| Text segment |
──────────

CEC recognizes Svyryba as MP from Servant of the People instead of Kormyshkina
The Central Election Commission (CEC) recognized Inna Svyryba as elected Member of Parliament from the Servant of the People party instead of Iryna Kormyshkina, who resigned after being suspected of illicit enrichment.
This is announced in the CEC's statement, Ukrainian News Agency reports.
It is noted that the Commission received a resolution of the Verkhovna Rada dated February 25, which early terminated the powers of MP Iryna Kormyshkina, elected in the snap elections of MPs of Ukraine on July 21, 2019 in the nationwide multi-mandate electoral district from the Servant of the People political party, in connection with her personal statement about resigning from her MP powers.
The CEC considered the above-mentioned resolution and recognized Inna Svyryba, the next candidate in line, included in the electoral list of the political party Servant of the People under No. 148, as the elected Member of Parliament of Ukraine in the above-mentioned elections.
57-year-old Svyryba has a medical degree, but at the time of the 2019 elections she was listed as temporarily unemployed. She worked as an interior designer and decorator, and studied at the European School of Design (Kyiv).
Before that, she worked as a hematologist in the Department of Radiation Hematology of the National Scientific Center of Radiation Medicine of the National Academy of Medical Sciences of Ukraine.
She graduated from the Ivan Horbachevsky Ternopil National Medical University and received a diploma of a general practitioner. She also graduated from the Platon Shupyk National Medical Academy of Postgraduate Education in Kyiv with a degree in "hematologist".
As Ukrainian News Agency earlier reported, on February 25, the Verkhovna Rada prematurely terminated the powers of Iryna Kormyshkina (formerly Allakhverdieva), MP from the Servant of the People faction. Kormyshkina previously stated that she had received UAH 14 million as a gift from her father, but did not have time to legalize them because he had died, but the NACP did not believe this.

──────────

| Data extract |
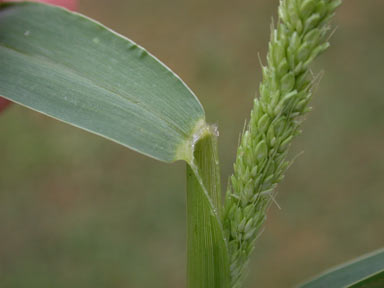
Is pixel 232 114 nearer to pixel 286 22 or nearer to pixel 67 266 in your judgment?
pixel 67 266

──────────

| Your tasks |
[A] In the article above, rewrite the part starting at "Before that, she" and ending at "Sciences of Ukraine.", replacing "hematologist" with "blood specialist".
[B] Name every school the article says Svyryba studied at or graduated from.

| Responses for each task |
[A]
Before that, she worked as a blood specialist in the Department of Radiation Hematology of the National Scientific Center of Radiation Medicine of the National Academy of Medical Sciences of Ukraine.

[B]
- European School of Design (Kyiv)
- Ivan Horbachevsky Ternopil National Medical University
- Platon Shupyk National Medical Academy of Postgraduate Education in Kyiv